WRITTEN INSTRUCTION —
Pull out the lines running from the one containing "Which of the two" through the end of the rows, reproducing each one word for word.

Dataset entries
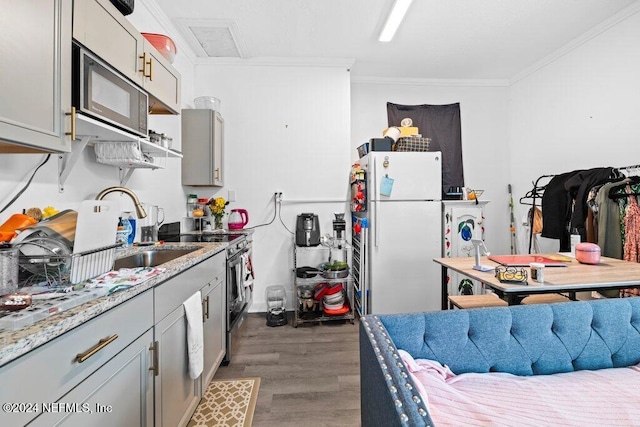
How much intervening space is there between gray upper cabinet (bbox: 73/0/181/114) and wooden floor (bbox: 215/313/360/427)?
207 centimetres

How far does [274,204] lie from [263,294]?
109 centimetres

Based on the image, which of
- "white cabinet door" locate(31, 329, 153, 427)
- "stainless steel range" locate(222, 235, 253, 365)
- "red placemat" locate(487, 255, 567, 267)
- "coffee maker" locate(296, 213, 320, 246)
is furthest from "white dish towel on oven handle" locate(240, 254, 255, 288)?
"red placemat" locate(487, 255, 567, 267)

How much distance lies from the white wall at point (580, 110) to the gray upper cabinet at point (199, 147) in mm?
3901

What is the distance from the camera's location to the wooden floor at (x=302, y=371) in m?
1.71

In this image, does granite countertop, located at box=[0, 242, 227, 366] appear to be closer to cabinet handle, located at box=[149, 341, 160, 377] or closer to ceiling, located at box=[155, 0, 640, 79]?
cabinet handle, located at box=[149, 341, 160, 377]

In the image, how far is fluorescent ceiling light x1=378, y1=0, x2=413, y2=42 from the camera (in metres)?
2.36

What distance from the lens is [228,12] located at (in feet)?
8.26

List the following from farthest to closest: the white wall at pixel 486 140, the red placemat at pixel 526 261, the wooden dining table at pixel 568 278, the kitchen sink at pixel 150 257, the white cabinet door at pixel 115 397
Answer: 1. the white wall at pixel 486 140
2. the red placemat at pixel 526 261
3. the kitchen sink at pixel 150 257
4. the wooden dining table at pixel 568 278
5. the white cabinet door at pixel 115 397

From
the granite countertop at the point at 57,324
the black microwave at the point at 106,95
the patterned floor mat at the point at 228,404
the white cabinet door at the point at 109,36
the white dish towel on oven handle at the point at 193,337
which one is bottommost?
the patterned floor mat at the point at 228,404

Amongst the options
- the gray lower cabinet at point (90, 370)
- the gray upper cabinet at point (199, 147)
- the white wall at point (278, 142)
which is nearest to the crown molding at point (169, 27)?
the white wall at point (278, 142)

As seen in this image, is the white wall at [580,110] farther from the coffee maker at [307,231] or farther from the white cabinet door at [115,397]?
the white cabinet door at [115,397]

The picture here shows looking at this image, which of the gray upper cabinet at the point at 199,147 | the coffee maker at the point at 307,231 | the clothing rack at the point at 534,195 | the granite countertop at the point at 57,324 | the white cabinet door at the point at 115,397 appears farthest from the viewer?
the clothing rack at the point at 534,195

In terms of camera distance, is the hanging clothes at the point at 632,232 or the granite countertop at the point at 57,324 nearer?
the granite countertop at the point at 57,324

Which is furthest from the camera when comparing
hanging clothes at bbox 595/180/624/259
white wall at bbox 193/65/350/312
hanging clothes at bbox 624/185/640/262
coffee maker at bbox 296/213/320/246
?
white wall at bbox 193/65/350/312
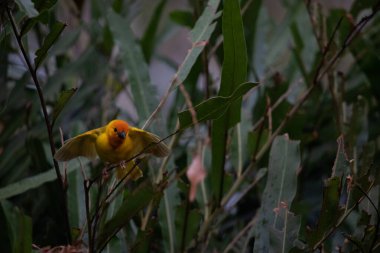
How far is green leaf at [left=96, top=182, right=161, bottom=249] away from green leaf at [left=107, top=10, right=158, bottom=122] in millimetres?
289

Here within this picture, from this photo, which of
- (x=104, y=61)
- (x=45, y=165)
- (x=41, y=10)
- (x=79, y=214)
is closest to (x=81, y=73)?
(x=104, y=61)

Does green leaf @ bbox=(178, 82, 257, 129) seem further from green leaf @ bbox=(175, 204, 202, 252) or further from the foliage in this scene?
green leaf @ bbox=(175, 204, 202, 252)

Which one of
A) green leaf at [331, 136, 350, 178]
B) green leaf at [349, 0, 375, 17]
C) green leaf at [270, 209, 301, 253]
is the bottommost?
green leaf at [270, 209, 301, 253]

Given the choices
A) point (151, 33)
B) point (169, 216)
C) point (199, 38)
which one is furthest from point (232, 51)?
point (151, 33)

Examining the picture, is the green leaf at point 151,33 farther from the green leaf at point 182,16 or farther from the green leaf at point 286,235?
the green leaf at point 286,235

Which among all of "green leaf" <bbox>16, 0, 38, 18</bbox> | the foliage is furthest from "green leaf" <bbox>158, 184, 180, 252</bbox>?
"green leaf" <bbox>16, 0, 38, 18</bbox>

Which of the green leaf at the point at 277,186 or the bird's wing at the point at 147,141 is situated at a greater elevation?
the bird's wing at the point at 147,141

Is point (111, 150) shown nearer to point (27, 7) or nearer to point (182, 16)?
point (27, 7)

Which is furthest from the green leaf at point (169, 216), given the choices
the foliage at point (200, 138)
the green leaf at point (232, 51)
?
the green leaf at point (232, 51)

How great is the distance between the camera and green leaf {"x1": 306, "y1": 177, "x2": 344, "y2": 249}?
73cm

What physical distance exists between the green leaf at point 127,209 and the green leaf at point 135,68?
0.29 metres

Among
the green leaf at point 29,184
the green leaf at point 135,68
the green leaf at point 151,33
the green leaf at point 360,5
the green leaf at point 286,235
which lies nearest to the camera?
the green leaf at point 286,235

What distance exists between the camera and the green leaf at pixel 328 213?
2.39 feet

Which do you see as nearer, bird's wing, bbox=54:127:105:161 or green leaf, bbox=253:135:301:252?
bird's wing, bbox=54:127:105:161
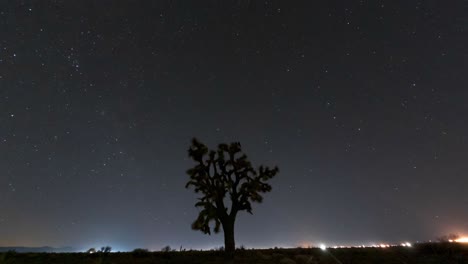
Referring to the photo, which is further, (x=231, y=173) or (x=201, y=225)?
(x=231, y=173)

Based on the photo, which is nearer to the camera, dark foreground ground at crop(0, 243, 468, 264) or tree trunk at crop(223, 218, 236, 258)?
dark foreground ground at crop(0, 243, 468, 264)

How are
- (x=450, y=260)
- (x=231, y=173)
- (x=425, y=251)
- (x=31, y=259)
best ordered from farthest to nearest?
(x=231, y=173) < (x=425, y=251) < (x=31, y=259) < (x=450, y=260)

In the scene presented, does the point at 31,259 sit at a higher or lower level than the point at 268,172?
lower

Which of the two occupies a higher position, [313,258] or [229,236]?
[229,236]

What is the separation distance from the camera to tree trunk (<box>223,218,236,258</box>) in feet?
79.7

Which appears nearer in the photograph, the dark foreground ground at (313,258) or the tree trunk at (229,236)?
the dark foreground ground at (313,258)

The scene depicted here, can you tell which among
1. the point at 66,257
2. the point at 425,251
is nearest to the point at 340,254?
the point at 425,251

WRITTEN REPLY —
Which of the two occupies a higher position, [313,258] or [229,236]?
[229,236]

What is the separation distance from the camera to tree trunk (<box>223,218,236,258</box>) in feet?
79.7

Which appears nearer in the photograph, the dark foreground ground at (313,258) or the tree trunk at (229,236)?
the dark foreground ground at (313,258)

The scene depicted here, can you tell which among
1. the point at 66,257
2. the point at 425,251
is nearest to the point at 340,254?
the point at 425,251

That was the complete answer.